Extracted material:

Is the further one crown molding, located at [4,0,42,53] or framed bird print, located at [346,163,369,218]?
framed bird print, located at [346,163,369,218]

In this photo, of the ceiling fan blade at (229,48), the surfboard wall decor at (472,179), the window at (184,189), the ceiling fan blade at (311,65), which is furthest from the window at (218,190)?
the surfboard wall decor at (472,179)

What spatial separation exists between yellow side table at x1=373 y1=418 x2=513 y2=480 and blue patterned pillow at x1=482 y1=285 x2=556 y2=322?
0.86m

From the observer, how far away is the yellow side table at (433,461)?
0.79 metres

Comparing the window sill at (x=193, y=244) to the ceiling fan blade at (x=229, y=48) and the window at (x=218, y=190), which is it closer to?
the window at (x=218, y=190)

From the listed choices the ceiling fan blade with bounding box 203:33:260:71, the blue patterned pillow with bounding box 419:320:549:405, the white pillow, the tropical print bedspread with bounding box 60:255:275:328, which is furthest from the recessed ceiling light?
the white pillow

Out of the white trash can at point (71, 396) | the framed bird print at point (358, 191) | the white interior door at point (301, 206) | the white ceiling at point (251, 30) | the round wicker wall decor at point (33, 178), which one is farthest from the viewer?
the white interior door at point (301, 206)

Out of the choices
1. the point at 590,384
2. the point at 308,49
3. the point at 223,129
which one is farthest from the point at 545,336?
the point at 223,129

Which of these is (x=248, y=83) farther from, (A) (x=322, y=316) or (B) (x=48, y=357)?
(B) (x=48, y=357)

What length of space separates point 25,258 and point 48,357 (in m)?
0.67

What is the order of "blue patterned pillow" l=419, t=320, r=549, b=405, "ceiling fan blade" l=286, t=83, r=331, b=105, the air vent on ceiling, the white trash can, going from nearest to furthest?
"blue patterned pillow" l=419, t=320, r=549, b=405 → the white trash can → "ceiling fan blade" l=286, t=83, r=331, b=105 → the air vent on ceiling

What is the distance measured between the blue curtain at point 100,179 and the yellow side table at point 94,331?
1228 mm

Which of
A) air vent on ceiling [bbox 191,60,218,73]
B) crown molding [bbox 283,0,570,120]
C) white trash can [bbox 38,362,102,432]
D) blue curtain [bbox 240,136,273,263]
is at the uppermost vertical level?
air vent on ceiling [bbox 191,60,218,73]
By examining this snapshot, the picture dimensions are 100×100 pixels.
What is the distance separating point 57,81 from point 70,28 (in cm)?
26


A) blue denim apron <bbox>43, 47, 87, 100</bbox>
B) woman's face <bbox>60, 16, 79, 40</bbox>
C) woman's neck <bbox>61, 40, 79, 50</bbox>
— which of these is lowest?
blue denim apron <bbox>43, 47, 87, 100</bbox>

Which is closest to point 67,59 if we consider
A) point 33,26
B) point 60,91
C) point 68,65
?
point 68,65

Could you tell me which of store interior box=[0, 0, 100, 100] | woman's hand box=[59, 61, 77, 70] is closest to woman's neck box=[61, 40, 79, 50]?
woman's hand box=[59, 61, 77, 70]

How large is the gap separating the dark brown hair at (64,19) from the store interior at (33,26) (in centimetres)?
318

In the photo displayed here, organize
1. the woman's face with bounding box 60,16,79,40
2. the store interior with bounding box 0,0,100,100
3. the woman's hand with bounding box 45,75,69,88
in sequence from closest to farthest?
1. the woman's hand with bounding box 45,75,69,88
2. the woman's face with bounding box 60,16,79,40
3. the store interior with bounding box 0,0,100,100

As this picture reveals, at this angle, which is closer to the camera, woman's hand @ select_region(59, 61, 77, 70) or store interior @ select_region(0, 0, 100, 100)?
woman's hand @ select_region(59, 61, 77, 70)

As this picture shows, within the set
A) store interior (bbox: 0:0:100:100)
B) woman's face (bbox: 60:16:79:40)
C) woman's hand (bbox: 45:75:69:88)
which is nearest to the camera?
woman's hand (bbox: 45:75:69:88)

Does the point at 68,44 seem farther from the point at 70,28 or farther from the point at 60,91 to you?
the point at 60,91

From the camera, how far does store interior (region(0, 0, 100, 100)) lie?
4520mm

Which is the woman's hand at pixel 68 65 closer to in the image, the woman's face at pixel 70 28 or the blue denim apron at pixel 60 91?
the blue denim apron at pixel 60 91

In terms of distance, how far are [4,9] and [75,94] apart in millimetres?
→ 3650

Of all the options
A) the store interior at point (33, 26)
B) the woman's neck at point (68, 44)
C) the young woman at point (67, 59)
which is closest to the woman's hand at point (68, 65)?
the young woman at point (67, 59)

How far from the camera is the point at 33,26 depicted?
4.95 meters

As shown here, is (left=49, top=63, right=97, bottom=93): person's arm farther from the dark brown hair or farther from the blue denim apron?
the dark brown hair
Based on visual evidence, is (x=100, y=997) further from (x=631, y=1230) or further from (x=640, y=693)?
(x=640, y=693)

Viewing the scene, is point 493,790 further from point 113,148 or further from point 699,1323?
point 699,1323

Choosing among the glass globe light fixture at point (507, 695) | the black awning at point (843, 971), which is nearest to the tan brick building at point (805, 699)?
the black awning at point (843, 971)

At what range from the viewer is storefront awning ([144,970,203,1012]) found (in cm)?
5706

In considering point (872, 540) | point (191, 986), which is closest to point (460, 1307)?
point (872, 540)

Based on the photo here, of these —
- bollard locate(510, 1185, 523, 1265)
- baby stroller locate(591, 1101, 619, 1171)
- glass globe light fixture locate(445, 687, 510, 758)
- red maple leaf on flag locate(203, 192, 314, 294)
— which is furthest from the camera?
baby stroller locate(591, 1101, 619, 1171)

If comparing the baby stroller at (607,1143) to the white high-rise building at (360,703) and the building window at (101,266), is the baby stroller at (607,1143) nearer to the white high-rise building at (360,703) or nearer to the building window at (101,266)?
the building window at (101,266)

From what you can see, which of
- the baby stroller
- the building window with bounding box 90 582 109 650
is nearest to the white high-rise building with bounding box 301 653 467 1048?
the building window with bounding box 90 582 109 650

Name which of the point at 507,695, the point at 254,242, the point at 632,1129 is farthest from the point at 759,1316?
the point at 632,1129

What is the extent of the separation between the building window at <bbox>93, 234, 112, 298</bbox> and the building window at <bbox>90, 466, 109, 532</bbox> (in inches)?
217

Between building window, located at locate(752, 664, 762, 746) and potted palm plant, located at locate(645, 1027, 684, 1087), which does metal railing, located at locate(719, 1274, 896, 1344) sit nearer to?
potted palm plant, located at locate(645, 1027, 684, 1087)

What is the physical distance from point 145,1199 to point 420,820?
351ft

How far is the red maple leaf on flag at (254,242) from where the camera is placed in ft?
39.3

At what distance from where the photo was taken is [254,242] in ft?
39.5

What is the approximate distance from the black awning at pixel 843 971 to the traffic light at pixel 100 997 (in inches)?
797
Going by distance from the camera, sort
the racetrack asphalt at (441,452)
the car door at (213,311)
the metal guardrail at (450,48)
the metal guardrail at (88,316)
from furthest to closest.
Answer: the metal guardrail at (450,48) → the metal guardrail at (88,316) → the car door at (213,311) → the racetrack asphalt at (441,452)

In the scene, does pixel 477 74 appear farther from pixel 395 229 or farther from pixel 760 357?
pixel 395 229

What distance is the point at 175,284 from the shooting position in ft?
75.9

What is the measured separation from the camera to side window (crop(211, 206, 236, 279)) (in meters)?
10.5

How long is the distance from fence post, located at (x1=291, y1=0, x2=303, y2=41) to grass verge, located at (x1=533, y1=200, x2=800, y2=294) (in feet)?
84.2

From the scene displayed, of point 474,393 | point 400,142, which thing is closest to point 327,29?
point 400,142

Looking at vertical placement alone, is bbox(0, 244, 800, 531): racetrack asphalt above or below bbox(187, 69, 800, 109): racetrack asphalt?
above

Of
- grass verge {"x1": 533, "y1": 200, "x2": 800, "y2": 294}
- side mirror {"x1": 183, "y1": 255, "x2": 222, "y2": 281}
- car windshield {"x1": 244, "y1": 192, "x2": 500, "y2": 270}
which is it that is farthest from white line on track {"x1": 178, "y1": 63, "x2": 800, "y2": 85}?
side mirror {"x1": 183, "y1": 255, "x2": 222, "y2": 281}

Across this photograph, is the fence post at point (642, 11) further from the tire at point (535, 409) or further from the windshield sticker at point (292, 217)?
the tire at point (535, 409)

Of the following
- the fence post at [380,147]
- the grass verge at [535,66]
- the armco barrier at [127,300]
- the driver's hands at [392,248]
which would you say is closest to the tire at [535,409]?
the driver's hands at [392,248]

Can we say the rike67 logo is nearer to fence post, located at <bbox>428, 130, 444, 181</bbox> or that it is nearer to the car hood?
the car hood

Stated task: Give back, unchanged, every line from the one with "From the scene" to the end of the entries above.

Answer to this exercise:
From the scene displayed, of point 474,393 | point 400,142, which thing is closest to point 327,29?
point 400,142

Looking at vertical placement alone, is bbox(0, 244, 800, 531): racetrack asphalt above or below bbox(187, 69, 800, 109): racetrack asphalt?
above

Of
- grass verge {"x1": 533, "y1": 200, "x2": 800, "y2": 294}
- side mirror {"x1": 183, "y1": 255, "x2": 222, "y2": 281}
- car windshield {"x1": 244, "y1": 192, "x2": 500, "y2": 270}
which is it that is farthest from white line on track {"x1": 178, "y1": 63, "x2": 800, "y2": 85}?
side mirror {"x1": 183, "y1": 255, "x2": 222, "y2": 281}

Across this photograph, is the fence post at point (642, 11) further from the tire at point (535, 409) or further from the windshield sticker at point (292, 217)?
the tire at point (535, 409)

Of the following
- the fence post at [380,147]
- the grass verge at [535,66]
- the armco barrier at [127,300]
- the driver's hands at [392,248]
which would you say is closest to the tire at [535,409]?
the driver's hands at [392,248]

Can we say the rike67 logo is nearer to fence post, located at <bbox>428, 130, 444, 181</bbox> or that it is nearer to the car hood?
the car hood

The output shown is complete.